As dietas ricas em gordura e proteína e pobre em carboidratos, induzir a cetose e acidose metabólica e são atraentes porque eles levam a uma perda de peso relativamente rápida. Esta perda inicial é devido à remoção dos líquidos está associada a uma menor ingestão de hidratos de carbono. Dentro de semanas, acompanhado de um afinamento, mas de forma mais lenta, porque a perda de peso começa a ser devido ao menor consumo total de energia, ou seja, comer menos.
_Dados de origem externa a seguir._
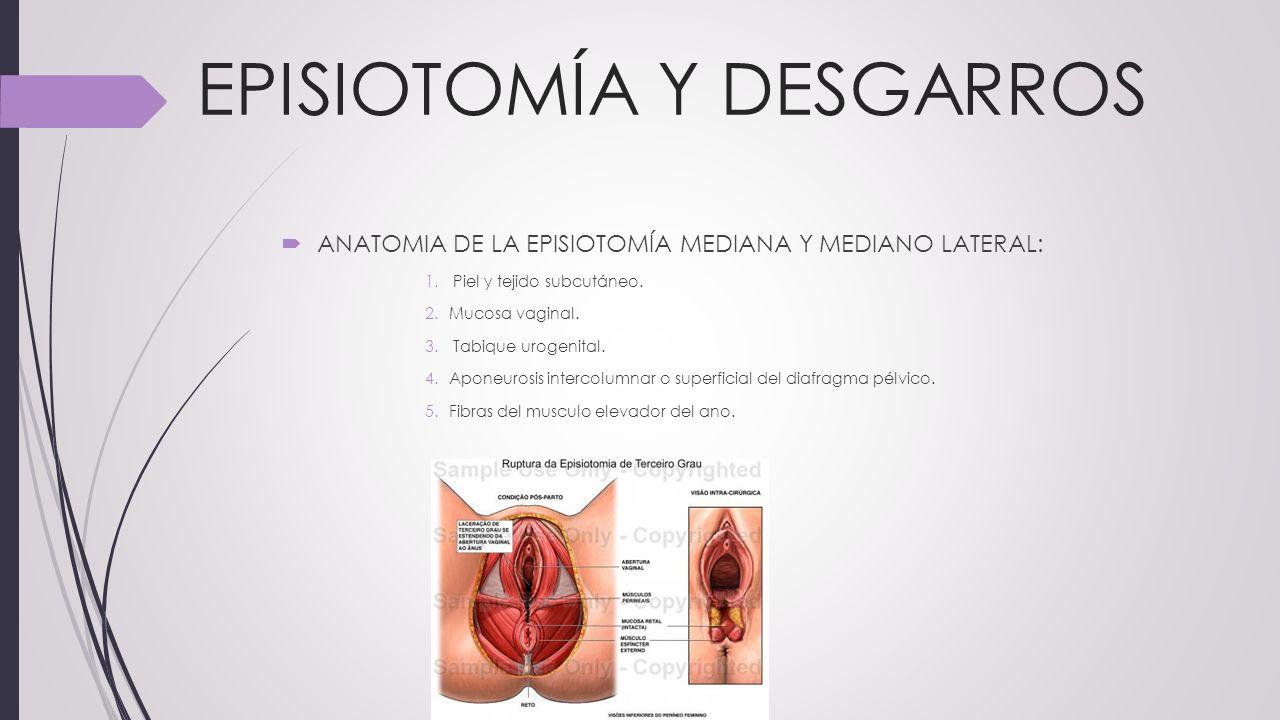 Lujoso Anatomía De La Zona Vaginal Componente - Anatomía de Las ...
Ajuda você a comer menos diminuição do apetite causada pela cetose e algumas dietas adicionadas a esta outras restrições, como não ser capaz de tomar o fruto depois de uma refeição.




Em publicada recentemente no New England Journal of Medicine artigos sobre os efeitos de uma alta proteína, dieta pobre em carboidratos em comparação com uma dieta de baixa gordura na perda de peso e alguns fatores de risco cardiovasculares são avaliados: pressão arterial, diabetes, colesterol e triglicérides e resistência à insulina. Estes estudos, respectivamente, incluindo 120 e 132 pacientes com obesidade mórbida. 39% dos participantes tinham diabetes e 43% tinham síndrome metabólica, caracterizada pela associação de obesidade, diabetes, resistência à insulina, pressão alta, colesterol alto ruim, diminuem o bom colesterol e ácido úrico elevado.